ESPE Abstracts (2014) 82 P-D-1-3-198

aLeiden University Medical Center, Leiden, The Netherlands; bAcademic Medical Center, Amsterdam, The Netherlands; cInstitute of Child Health, London, UK; dMcGill University, Montréal, Canada


Background: Loss-of-function of immunoglobulin superfamily member 1 (IGSF1) results in an X-linked syndrome of central hypothyroidism and macroorchidism, variable prolactin deficiency, GH deficiency, increased fat percentage, and delayed puberty testosterone rise despite normal timing of testicular growth.

Methods: We investigated the spatial and temporal expression of IGSF1 at the protein and mRNA levels in fetal, neonatal, and adult Wistar rats, using immunohistochemistry, in situ hybridization, and real-time RT-PCR.

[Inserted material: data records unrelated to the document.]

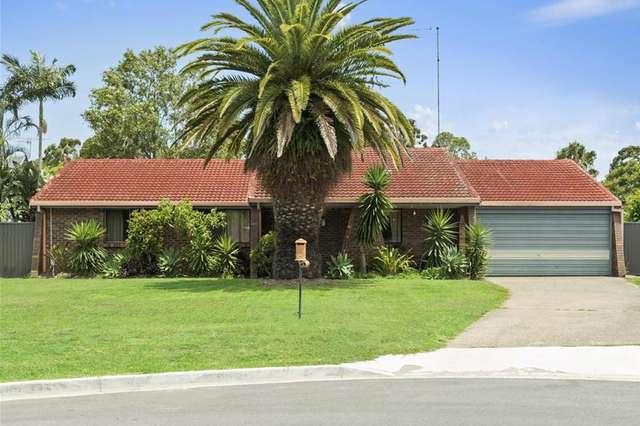 14 Cassia Court, Palm Beach QLD 4221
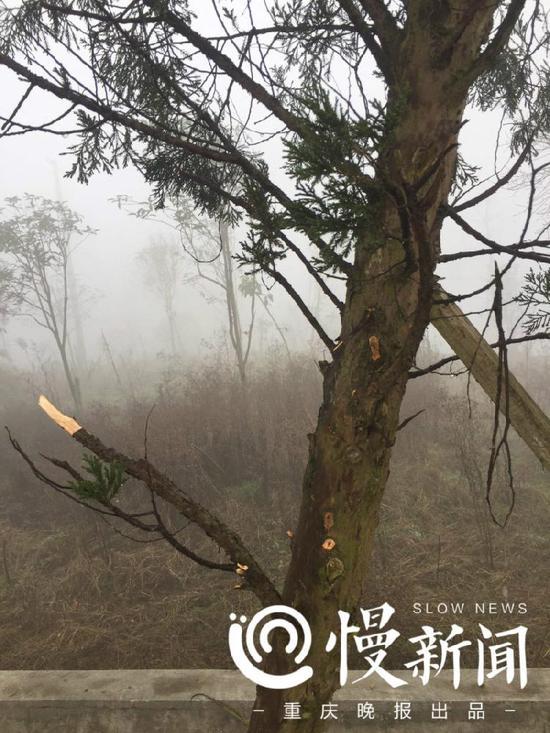 大多数树枝被人为折断。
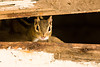 Chipmunk in an Abandoned Outhouse, Portage County, Wisconsin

Results: High levels of IGSF1 immunoreactivity are observed in various brain regions, including the hypothalamus, but not to any major extent in neuroendocrine cell populations. In the pituitary gland, IGSF1 is present in the Pit1-cell lineage comprising GH, TSH, and PRL-producing cells, but not in gonadotrophs and corticotrophs. In the testis, IGSF1 is present in Sertoli cells (during stages XIII–VI of the seminiferous epithelium) and Leydig cells. IGSF1 is strongly expressed in hepatocytes of the fetal liver, but decreases rapidly to background levels immediately after birth. In all cases, specificity of IGSF1 protein expression was corroborated by in situ hybridization and real-time RT-PCR for the Igsf1 mRNA.

Conclusion: Our results represent the first comprehensive characterization of the organ specific expression profile of IGSF1 in rats. The expression pattern in the pituitary gland suggests a role for IGSF1 in the regulation of TSH, GH, and prolactin secretion. In contrast, IGSF1 is not expressed in the gonadotrophs, suggesting that the delayed puberty and macroorchidism in IGSF1-deficient patients is not likely caused by gonadotropin deficiency, but rather by a local defect in the testis. This is consistent with our observations that IGSF1 is expressed in Sertoli cells (the number of which determines testicular size) and Leydig cells. The results of our study provide a framework that will facilitate future research on IGSF1 function in relevant cells and tissues.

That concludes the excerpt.